4:30 p.m. and the end of a very tiring but totally perfect birding day!  I topped it off with a family dinner at my favorite Corpus restaurant Catfish Charlie’s.   Best seafood in Corpus and the catfish is to die for.  My 10 year old got initiated into the glories of frog legs this trip.  “They taste like chicken.” 

Tomorrow is my birthday and the San Antonio Audubon trip out on The Skimmer to see Whooping Cranes.  It’ll be another early day to meet the group for some pre-boat trip birding in Port A and Rockport.

Friday, January 29, 2010 

Packed and leaving for two days in Corpus Christi, Texas.  The kids and spouse will stay at the in-laws and I’m going to spend 2 whole days birding the Corpus area, including a Sunday Whooping Crane trip onboard The Skimmer (Fulton, Texas).   That’s my birthday present to myself .  If you’re gonna get old you might as well enjoy it.  I’ll post details of all the fabulous birds when I get back.  

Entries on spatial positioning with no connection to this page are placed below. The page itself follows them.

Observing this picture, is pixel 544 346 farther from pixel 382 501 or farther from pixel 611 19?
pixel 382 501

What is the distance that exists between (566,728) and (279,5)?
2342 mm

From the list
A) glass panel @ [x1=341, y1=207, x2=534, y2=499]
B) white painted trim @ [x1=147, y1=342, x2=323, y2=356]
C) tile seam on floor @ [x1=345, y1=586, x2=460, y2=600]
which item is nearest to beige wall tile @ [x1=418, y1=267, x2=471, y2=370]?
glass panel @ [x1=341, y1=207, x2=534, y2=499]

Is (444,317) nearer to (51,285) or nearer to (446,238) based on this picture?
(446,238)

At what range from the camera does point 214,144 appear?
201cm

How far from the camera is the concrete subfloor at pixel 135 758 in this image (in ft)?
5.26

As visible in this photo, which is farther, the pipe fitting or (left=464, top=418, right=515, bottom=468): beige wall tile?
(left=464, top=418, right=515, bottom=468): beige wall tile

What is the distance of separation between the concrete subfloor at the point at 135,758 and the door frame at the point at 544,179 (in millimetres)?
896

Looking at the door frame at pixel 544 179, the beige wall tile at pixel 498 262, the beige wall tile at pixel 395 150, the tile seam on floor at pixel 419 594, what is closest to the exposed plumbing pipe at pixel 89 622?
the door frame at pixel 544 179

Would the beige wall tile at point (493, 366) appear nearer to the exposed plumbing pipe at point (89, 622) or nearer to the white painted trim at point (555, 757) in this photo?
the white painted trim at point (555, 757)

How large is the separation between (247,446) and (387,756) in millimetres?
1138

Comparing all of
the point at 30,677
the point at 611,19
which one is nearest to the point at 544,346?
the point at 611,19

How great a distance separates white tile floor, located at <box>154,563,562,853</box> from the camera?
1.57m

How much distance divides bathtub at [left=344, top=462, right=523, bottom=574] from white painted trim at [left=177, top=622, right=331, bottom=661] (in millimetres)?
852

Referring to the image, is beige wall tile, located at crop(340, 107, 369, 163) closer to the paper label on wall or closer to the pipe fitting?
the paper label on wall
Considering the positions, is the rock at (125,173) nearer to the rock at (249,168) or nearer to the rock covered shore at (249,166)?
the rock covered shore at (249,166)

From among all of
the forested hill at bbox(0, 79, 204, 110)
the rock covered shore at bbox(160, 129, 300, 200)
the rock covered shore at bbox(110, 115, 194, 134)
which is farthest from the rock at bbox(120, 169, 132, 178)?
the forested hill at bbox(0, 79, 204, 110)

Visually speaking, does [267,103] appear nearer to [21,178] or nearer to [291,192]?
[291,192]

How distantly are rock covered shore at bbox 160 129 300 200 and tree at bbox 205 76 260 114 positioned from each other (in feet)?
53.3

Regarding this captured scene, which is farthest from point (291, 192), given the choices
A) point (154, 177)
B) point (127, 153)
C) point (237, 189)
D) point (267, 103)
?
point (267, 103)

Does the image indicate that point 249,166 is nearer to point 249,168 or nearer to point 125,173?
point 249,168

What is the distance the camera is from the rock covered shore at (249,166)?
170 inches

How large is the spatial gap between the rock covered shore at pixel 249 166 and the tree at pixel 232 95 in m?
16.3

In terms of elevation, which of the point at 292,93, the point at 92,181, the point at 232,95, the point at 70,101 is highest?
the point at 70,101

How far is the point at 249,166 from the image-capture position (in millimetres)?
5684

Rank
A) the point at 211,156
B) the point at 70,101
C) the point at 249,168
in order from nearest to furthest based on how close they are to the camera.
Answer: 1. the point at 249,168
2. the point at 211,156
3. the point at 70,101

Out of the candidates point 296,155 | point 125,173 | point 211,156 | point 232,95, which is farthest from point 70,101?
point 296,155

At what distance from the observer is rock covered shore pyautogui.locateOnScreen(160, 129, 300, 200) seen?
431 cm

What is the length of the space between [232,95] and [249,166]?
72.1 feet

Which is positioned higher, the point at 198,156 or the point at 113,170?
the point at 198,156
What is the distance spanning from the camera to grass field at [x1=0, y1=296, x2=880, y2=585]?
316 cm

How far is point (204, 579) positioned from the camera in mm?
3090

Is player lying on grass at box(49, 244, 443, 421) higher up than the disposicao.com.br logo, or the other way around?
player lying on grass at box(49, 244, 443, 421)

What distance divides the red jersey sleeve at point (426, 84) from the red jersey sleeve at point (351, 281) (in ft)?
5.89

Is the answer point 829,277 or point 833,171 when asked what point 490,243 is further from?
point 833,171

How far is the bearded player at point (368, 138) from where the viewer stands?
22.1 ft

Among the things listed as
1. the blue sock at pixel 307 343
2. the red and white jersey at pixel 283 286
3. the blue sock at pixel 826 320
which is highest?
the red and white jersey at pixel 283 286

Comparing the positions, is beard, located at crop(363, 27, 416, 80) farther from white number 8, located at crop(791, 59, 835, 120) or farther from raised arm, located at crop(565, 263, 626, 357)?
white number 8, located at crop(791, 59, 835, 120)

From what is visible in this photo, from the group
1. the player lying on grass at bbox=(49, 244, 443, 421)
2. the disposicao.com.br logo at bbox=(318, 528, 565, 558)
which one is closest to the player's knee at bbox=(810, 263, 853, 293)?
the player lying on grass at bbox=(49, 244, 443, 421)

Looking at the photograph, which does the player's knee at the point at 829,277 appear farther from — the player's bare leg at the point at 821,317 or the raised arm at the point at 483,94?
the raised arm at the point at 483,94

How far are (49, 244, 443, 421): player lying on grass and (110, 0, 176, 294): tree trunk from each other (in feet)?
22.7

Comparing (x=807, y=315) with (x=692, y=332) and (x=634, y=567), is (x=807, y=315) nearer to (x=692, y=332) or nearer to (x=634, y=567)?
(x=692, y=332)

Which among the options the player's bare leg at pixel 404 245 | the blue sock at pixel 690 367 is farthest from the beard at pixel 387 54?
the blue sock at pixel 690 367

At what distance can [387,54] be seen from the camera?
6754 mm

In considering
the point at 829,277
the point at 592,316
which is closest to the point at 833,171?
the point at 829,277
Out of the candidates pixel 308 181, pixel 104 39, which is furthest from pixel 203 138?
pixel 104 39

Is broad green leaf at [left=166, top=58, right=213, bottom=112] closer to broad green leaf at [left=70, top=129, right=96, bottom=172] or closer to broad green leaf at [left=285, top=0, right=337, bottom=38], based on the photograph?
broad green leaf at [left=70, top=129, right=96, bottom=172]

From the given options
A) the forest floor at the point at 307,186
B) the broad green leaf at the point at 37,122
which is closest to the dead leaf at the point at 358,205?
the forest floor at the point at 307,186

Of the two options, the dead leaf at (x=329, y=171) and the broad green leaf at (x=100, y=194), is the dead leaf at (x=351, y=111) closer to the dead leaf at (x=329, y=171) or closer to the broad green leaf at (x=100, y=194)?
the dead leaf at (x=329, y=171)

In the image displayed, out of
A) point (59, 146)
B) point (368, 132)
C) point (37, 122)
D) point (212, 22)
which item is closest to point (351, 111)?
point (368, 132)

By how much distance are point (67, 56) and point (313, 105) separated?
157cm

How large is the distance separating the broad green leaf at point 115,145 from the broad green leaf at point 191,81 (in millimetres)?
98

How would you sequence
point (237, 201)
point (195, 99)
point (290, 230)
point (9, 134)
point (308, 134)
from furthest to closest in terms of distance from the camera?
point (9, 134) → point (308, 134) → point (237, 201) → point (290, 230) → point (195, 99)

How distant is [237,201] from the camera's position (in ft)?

Thursday, January 28, 2010 

A beautiful Crested Caracara flew overhead yesterday as I got near my house.  They always look so purposeful when they fly.  

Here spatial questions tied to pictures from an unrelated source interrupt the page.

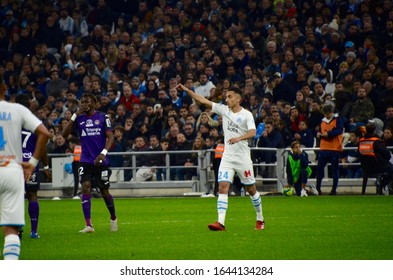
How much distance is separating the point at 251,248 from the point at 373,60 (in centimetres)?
1475

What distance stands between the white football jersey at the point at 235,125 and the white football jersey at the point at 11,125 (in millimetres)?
6509

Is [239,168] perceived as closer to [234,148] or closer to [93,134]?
[234,148]

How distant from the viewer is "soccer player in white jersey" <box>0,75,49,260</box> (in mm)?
9320

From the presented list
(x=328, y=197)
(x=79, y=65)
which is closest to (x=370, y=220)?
(x=328, y=197)

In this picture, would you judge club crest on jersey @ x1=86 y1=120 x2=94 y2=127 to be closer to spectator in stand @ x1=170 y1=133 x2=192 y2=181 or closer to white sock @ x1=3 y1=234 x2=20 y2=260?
white sock @ x1=3 y1=234 x2=20 y2=260

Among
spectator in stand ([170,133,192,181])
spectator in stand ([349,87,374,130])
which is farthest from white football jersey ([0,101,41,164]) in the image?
spectator in stand ([170,133,192,181])

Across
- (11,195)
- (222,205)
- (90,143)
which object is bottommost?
(222,205)

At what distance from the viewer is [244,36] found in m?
30.1

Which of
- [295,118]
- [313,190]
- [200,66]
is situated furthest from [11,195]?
[200,66]

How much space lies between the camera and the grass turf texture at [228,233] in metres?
12.3

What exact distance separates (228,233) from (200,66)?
1492 cm

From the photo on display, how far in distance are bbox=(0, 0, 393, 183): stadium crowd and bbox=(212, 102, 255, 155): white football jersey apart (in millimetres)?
9707

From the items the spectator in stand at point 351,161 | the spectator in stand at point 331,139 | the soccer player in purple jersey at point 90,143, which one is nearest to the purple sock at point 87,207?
the soccer player in purple jersey at point 90,143

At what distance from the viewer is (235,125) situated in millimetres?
15727
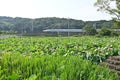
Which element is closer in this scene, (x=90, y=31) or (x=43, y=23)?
(x=90, y=31)

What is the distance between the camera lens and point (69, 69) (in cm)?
530

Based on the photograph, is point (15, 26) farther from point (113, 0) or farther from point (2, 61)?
Answer: point (2, 61)

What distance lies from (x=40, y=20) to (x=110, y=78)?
104 meters

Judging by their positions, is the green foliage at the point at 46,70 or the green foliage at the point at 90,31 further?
the green foliage at the point at 90,31

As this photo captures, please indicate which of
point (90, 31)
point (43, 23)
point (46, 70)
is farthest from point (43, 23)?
point (46, 70)

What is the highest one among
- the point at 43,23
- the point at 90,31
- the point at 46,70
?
the point at 46,70

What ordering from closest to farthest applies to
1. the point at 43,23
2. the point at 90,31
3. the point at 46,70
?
the point at 46,70
the point at 90,31
the point at 43,23

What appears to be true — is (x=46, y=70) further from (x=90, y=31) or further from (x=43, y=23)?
(x=43, y=23)

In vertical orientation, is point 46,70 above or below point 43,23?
above

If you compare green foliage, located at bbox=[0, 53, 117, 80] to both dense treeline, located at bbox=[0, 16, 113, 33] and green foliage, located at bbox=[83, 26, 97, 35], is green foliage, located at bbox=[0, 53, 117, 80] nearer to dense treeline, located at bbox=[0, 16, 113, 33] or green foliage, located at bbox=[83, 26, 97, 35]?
green foliage, located at bbox=[83, 26, 97, 35]

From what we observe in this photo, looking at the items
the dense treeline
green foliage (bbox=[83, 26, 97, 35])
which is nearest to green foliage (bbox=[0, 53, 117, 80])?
Result: green foliage (bbox=[83, 26, 97, 35])

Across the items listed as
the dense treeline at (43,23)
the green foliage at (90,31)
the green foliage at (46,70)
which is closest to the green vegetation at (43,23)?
the dense treeline at (43,23)

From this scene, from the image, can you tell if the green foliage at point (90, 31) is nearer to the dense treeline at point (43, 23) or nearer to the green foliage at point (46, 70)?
the dense treeline at point (43, 23)

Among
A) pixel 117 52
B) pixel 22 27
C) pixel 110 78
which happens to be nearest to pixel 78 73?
pixel 110 78
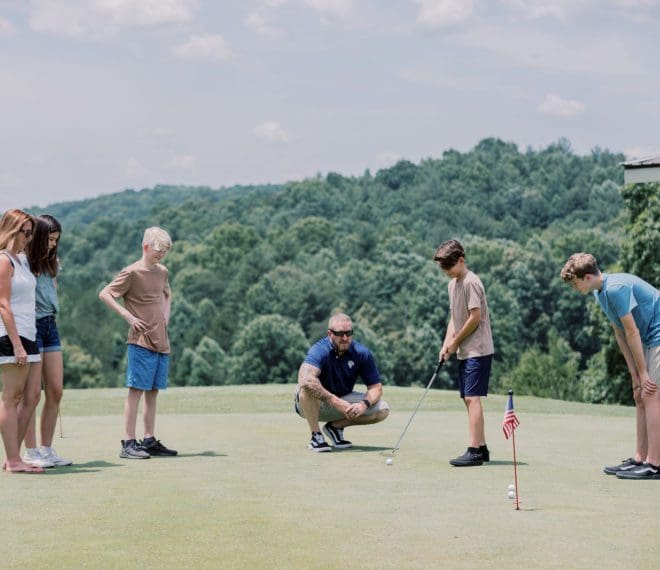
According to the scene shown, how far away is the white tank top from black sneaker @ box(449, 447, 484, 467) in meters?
3.60

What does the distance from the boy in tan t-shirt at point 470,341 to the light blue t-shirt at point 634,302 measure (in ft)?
3.61

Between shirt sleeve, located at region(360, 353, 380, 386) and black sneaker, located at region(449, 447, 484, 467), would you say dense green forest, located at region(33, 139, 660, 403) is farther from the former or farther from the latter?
black sneaker, located at region(449, 447, 484, 467)

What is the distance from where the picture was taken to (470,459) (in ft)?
32.9

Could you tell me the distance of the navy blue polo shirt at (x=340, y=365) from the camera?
37.0 ft

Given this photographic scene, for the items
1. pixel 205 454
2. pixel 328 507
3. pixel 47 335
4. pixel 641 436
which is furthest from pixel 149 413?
pixel 641 436

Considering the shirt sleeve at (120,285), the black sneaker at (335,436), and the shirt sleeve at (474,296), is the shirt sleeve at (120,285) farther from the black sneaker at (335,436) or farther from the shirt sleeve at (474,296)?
the shirt sleeve at (474,296)

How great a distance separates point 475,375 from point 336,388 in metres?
1.74

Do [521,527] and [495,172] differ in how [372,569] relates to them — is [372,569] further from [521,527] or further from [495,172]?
[495,172]

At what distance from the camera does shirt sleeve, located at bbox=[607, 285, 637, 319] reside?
9.24m

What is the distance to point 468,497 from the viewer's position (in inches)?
327

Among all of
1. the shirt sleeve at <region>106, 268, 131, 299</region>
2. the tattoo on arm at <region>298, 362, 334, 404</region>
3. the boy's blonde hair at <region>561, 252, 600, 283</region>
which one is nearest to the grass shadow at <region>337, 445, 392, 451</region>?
the tattoo on arm at <region>298, 362, 334, 404</region>

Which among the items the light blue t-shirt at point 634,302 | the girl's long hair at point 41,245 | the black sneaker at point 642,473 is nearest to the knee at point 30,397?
the girl's long hair at point 41,245

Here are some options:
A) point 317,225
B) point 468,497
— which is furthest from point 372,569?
point 317,225

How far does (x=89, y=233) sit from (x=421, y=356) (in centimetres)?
8367
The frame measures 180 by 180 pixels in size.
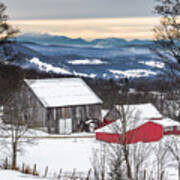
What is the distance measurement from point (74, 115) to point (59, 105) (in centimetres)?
237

Saturday, January 23, 2010 

I finally got a photo of my Buff-bellied Hummingbird.  For some reason the bird doesn’t seem to be too nervous when I sit on the deck near one of the yard feeders.   The bird is much more nervous up near the house.  I’d spent some long, uncomfortable spells trying to get a shot through my patio door without success, so the photos below were embarrasingly easy to shoot.   Within a few minutes of taking the Buff-bellied photos,  I had an immature male Rufous Hummingbird make an appearance too.   You can see the red coming in on its gorget.  2 female Rufous Hummingbirds were hanging around for a couple of days at Christmas so it’s nice to see the difference in coloration of the males.  These Rufous are actually a life bird, a yard bird, a county bird and a state bird for me all in one.    

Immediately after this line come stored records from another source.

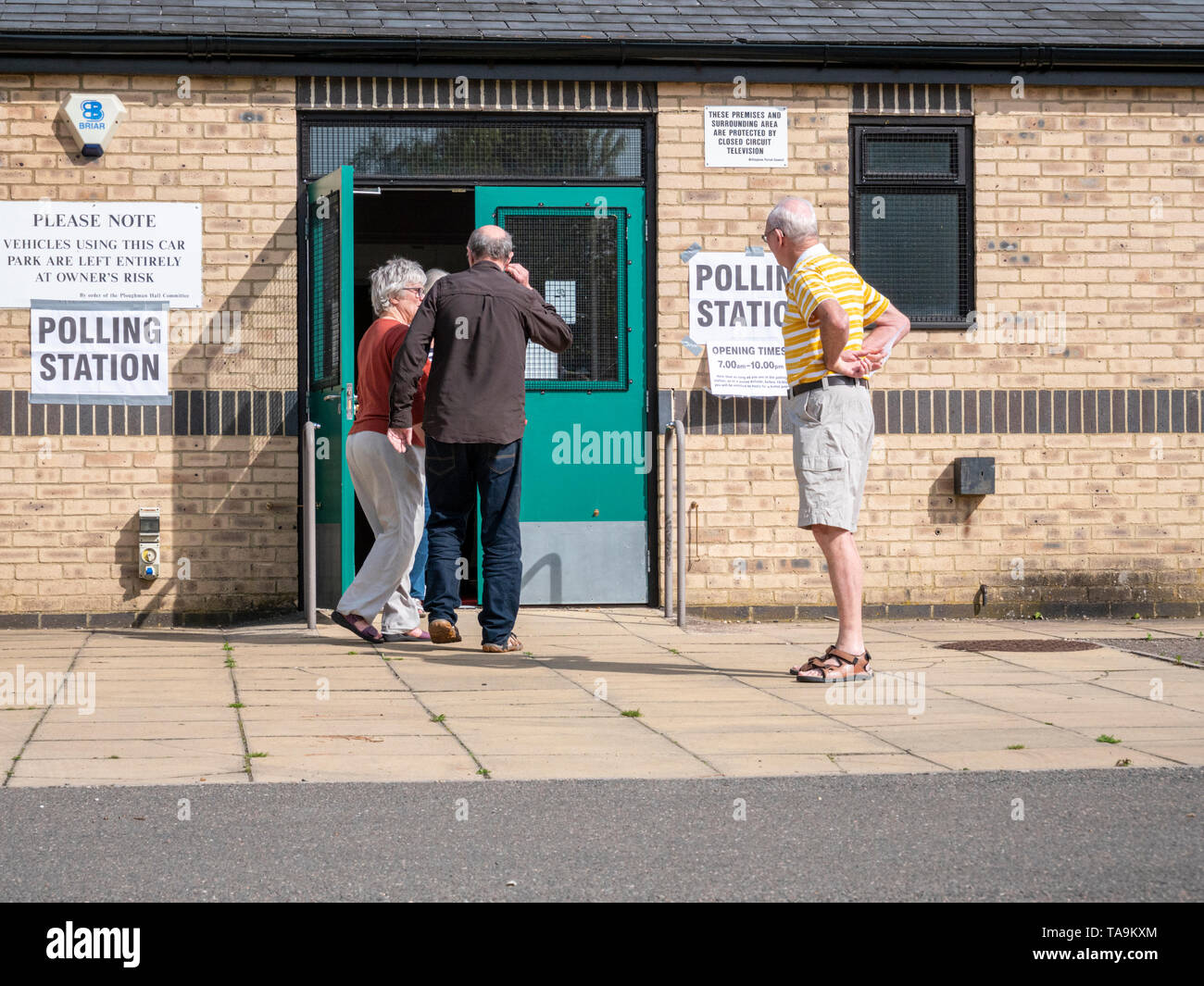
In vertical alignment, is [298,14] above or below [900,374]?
above

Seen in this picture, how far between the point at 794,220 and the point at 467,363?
1860 mm

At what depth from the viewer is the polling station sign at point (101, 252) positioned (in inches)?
356

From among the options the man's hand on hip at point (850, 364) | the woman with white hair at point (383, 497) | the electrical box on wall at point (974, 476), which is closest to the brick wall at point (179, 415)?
the woman with white hair at point (383, 497)

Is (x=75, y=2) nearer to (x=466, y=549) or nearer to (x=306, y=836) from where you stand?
(x=466, y=549)

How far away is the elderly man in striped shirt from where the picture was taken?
670 centimetres

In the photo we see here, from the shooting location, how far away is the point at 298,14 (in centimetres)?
938

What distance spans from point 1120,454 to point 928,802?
233 inches

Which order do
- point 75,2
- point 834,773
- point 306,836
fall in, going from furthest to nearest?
point 75,2 < point 834,773 < point 306,836

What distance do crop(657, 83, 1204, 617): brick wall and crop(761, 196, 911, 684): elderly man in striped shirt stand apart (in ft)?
8.88

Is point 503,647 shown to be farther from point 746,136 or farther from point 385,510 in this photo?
point 746,136

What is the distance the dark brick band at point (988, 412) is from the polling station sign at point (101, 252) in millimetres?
2966

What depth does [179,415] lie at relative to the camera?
361 inches

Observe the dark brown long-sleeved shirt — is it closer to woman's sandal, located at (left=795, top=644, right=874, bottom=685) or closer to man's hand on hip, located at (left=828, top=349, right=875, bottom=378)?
man's hand on hip, located at (left=828, top=349, right=875, bottom=378)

Buff-bellied Hummingbird 1-23-10 San Antonio, Texas

Immature male Rufous Hummingbird 01-23-10 San Antonio, Texas

Monday, January 18, 2010 (MLK Day) 

Beautiful mild weather after days of the kind of rain and wind we just don’t expect in South Texas in January.   The feeders and bird baths were very active today.  “My” Buff-bellied Hummingbird continues to buzz around the nectar feeders since coming to stay on December 23rd.  It survived the cold snap and the rains and I hope it will be here for several more weeks before returning to the Rio Grande Valley.  Today’s bird highlights:  Buff-bellied Hummingbird, Lincoln’s Sparrow, American Goldfinch, Lesser Goldfinch, Slate-colored Junco, Eastern Towhee, Bewick’s Wren, Carolina Wren, Orange-crowned Warbler, Ruby-crowned Kinglet, Yellow-rumped Warbler, Black-crested Titmouse, Carolina Chickadee, House Finch, Northern Cardinal (starting to sing too), Golden-fronted Woodpecker, White-winged Dove, Red shouldered Hawk, Cooper’s Hawk, Black Vulture.